DIRECTIVE =
What follows is a listing; restate every line of it word for word.

** start RECORDS TO USE **

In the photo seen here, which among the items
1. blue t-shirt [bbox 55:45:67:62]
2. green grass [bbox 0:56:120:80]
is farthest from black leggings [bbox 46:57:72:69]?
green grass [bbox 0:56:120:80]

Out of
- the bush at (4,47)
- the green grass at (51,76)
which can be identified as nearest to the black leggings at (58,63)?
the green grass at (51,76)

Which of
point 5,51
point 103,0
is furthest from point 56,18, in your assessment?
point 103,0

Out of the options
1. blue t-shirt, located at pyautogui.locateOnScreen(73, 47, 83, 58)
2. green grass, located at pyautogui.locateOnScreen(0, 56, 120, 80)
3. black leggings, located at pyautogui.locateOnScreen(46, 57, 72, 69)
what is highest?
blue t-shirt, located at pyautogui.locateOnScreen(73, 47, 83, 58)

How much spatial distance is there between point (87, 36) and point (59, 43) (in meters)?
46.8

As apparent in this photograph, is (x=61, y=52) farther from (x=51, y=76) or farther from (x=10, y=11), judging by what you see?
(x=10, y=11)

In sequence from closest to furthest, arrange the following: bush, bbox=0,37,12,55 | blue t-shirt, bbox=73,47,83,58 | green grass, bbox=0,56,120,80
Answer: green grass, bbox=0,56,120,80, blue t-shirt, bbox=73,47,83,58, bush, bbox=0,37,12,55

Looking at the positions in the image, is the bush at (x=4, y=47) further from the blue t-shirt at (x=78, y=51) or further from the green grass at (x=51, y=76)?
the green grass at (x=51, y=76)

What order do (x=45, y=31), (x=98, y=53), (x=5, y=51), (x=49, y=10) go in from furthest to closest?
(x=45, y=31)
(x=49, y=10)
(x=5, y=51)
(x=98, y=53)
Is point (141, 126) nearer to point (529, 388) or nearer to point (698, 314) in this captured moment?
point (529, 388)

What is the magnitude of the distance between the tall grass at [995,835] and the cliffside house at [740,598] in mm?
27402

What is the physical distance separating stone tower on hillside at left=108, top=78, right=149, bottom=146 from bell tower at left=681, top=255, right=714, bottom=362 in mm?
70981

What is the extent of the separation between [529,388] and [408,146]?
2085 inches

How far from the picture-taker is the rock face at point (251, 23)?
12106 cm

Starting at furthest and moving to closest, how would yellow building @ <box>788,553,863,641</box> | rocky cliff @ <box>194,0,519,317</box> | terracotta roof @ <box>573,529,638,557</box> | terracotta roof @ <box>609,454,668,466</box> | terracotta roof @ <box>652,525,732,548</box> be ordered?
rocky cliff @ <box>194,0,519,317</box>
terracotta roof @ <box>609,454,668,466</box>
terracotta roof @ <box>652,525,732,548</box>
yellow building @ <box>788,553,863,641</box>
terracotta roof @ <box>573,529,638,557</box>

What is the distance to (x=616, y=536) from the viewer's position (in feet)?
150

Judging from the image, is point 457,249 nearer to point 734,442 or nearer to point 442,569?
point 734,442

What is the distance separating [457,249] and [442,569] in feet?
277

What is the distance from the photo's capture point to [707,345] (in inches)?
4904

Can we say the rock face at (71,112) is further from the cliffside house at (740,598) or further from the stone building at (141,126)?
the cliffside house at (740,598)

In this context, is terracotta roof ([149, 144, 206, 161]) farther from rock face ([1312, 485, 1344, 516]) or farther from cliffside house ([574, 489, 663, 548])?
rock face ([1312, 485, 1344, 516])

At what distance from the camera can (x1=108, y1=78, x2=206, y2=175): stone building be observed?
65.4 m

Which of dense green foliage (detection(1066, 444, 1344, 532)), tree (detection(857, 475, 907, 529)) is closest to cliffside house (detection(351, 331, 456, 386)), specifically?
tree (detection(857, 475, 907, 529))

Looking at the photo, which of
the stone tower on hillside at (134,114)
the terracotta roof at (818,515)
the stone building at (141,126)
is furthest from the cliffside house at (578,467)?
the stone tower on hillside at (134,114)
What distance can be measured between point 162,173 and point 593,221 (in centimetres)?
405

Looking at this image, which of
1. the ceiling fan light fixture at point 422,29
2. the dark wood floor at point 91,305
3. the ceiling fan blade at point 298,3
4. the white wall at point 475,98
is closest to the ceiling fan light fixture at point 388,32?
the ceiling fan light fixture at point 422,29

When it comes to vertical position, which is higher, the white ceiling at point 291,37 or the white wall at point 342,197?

** end RECORDS TO USE **

REPLY TO THE EXERCISE =
In the photo seen here, which among the items
1. blue t-shirt [bbox 55:45:67:62]
2. green grass [bbox 0:56:120:80]
is farthest from black leggings [bbox 46:57:72:69]?
green grass [bbox 0:56:120:80]

Out of
- the bush at (4,47)
- the green grass at (51,76)
which can be identified as nearest to the black leggings at (58,63)?
the green grass at (51,76)

Which of
point 5,51
point 103,0
is furthest from point 56,18, in your assessment?
point 103,0

Out of the options
1. blue t-shirt, located at pyautogui.locateOnScreen(73, 47, 83, 58)
2. green grass, located at pyautogui.locateOnScreen(0, 56, 120, 80)
3. black leggings, located at pyautogui.locateOnScreen(46, 57, 72, 69)
what is highest?
blue t-shirt, located at pyautogui.locateOnScreen(73, 47, 83, 58)

How much spatial distance is there between point (87, 36) and point (59, 43) (in meters)?
46.8

As apparent in this photograph, is (x=61, y=52) farther from (x=51, y=76) or farther from (x=10, y=11), judging by what you see?
(x=10, y=11)

In sequence from closest to furthest, arrange the following: bush, bbox=0,37,12,55 | blue t-shirt, bbox=73,47,83,58 | green grass, bbox=0,56,120,80
Answer: green grass, bbox=0,56,120,80, blue t-shirt, bbox=73,47,83,58, bush, bbox=0,37,12,55

Looking at the positions in the image, is the bush at (x=4, y=47) further from the blue t-shirt at (x=78, y=51) or further from the green grass at (x=51, y=76)?
the green grass at (x=51, y=76)

What order do (x=45, y=31), (x=98, y=53), (x=5, y=51), (x=49, y=10) go in from furthest to closest?
(x=45, y=31)
(x=49, y=10)
(x=5, y=51)
(x=98, y=53)
Is point (141, 126) nearer to point (529, 388) or nearer to point (698, 314) in this captured moment?
point (529, 388)

What is the magnitude of the distance between the tall grass at [995,835] and the cliffside house at [740,598] in mm?
27402

What is the physical distance separating stone tower on hillside at left=108, top=78, right=149, bottom=146 from bell tower at left=681, top=255, right=714, bottom=362 in mm?
70981

What is the extent of the separation between [529,388] and [408,146]?
2085 inches

How far from the picture-taker is the rock face at point (251, 23)?
12106 cm

Starting at furthest and moving to closest, how would yellow building @ <box>788,553,863,641</box> | rocky cliff @ <box>194,0,519,317</box> | terracotta roof @ <box>573,529,638,557</box> | terracotta roof @ <box>609,454,668,466</box> | terracotta roof @ <box>652,525,732,548</box> be ordered?
rocky cliff @ <box>194,0,519,317</box>
terracotta roof @ <box>609,454,668,466</box>
terracotta roof @ <box>652,525,732,548</box>
yellow building @ <box>788,553,863,641</box>
terracotta roof @ <box>573,529,638,557</box>

What is the distance to (x=616, y=536) from the viewer's position (in feet)?
150

Judging from the image, is point 457,249 nearer to point 734,442 or nearer to point 442,569?
point 734,442

What is the distance separating [457,249] and [442,569] in feet?
277

What is the distance from the photo's capture point to [707,345] (in inches)?
4904

Can we say the rock face at (71,112) is further from the cliffside house at (740,598) or further from the stone building at (141,126)?
the cliffside house at (740,598)

In this context, is terracotta roof ([149, 144, 206, 161]) farther from rock face ([1312, 485, 1344, 516]) or farther from cliffside house ([574, 489, 663, 548])?
rock face ([1312, 485, 1344, 516])

At what distance from the camera can (x1=108, y1=78, x2=206, y2=175): stone building be observed?
65.4 m

Which of dense green foliage (detection(1066, 444, 1344, 532)), tree (detection(857, 475, 907, 529)) is closest to cliffside house (detection(351, 331, 456, 386)), specifically?
tree (detection(857, 475, 907, 529))

Looking at the photo, which of
the stone tower on hillside at (134,114)
the terracotta roof at (818,515)
the stone building at (141,126)
is furthest from the cliffside house at (578,467)?
the stone tower on hillside at (134,114)
What distance can be measured between point 162,173 and point 593,221 (in centimetres)?
405

Looking at this image, which of
1. the ceiling fan light fixture at point 422,29
2. the dark wood floor at point 91,305
3. the ceiling fan blade at point 298,3
4. the white wall at point 475,98
is closest to the ceiling fan light fixture at point 388,32?
the ceiling fan light fixture at point 422,29

When it comes to vertical position, which is higher, the white ceiling at point 291,37 or the white wall at point 342,197?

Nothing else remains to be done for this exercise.